Full example: signer/fromViemWalletClient.ts.

ethers Wallet

fromEthersWallet accepts any ethers v6 Wallet or HDNodeWallet.

import { SafeAccountV0_3_0 as SafeAccount, fromEthersWallet } from "abstractionkit";
import { Wallet } from "ethers";

const wallet = new Wallet(process.env.PRIVATE_KEY as string);
const signer = fromEthersWallet(wallet);

const safe = SafeAccount.initializeNewAccount([signer.address]);
userOperation.signature = await safe.signUserOperationWithSigners(
  userOperation,
  [signer],
  chainId,
);

Full example: signer/fromEthersWallet.ts.

Raw private key

For a single-owner private-key setup, the sync signUserOperation method is the shortest path and needs no adapter:

userOperation.signature = smartAccount.signUserOperation(userOperation, [privateKey], chainId);

Use fromPrivateKey when you want every owner (private key, HSM, hardware) to share the same async ExternalSigner interface in a multi-owner setup:

import { fromPrivateKey } from "abstractionkit";

const signer = fromPrivateKey(process.env.PRIVATE_KEY as `0x${string}`);

userOperation.signature = await safe.signUserOperationWithSigners(
  userOperation,
  [signer],
  chainId,
);

Custom signer

Use a custom ExternalSigner for HSMs, MPC providers, hardware wallets, secure enclaves, or remote signing APIs. Implement only the methods your service supports.

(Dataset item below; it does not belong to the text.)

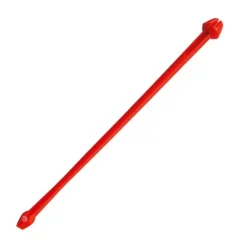 Ragot Outils * Degorgeoir Tulipe Fin - Par 2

import type { ExternalSigner } from "abstractionkit";

const signer: ExternalSigner = {
  address: deviceAddress as `0x${string}`,
  signHash: async (hash) => {
    return (await hsmClient.signHash(hash)) as `0x${string}`;
  },
  signTypedData: async (typedData) => {
    return (await mpcClient.signTypedData(typedData)) as `0x${string}`;
  },
};

Full example: signer/customSigner.ts.

Safe WebAuthn (passkeys)

fromSafeWebauthn is Safe-specific. It returns a contract-signature signer, sets type: "contract", and handles Safe's WebAuthn signature encoding.

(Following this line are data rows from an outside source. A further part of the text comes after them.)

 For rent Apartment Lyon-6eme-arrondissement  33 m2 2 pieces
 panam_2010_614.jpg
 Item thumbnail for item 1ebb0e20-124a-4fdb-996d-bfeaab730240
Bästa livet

import { SafeAccountV0_3_0, fromSafeWebauthn } from "abstractionkit";

const signer = fromSafeWebauthn({
  publicKey: { x, y },
  isInit: userOperation.nonce === 0n,
  accountClass: SafeAccountV0_3_0,
  getAssertion: async (challenge) => {
    return getWebauthnAssertion(challenge);
  },
});

userOperation.signature = await safe.signUserOperationWithSigners(
  userOperation,
  [signer],
  chainId,
);

When creating the UserOperation, pass expectedSigners: [{ x, y }] so gas estimation uses the WebAuthn dummy signature size instead of the EOA dummy signature size.

See the Passkeys guide and the passkeys/index.ts example.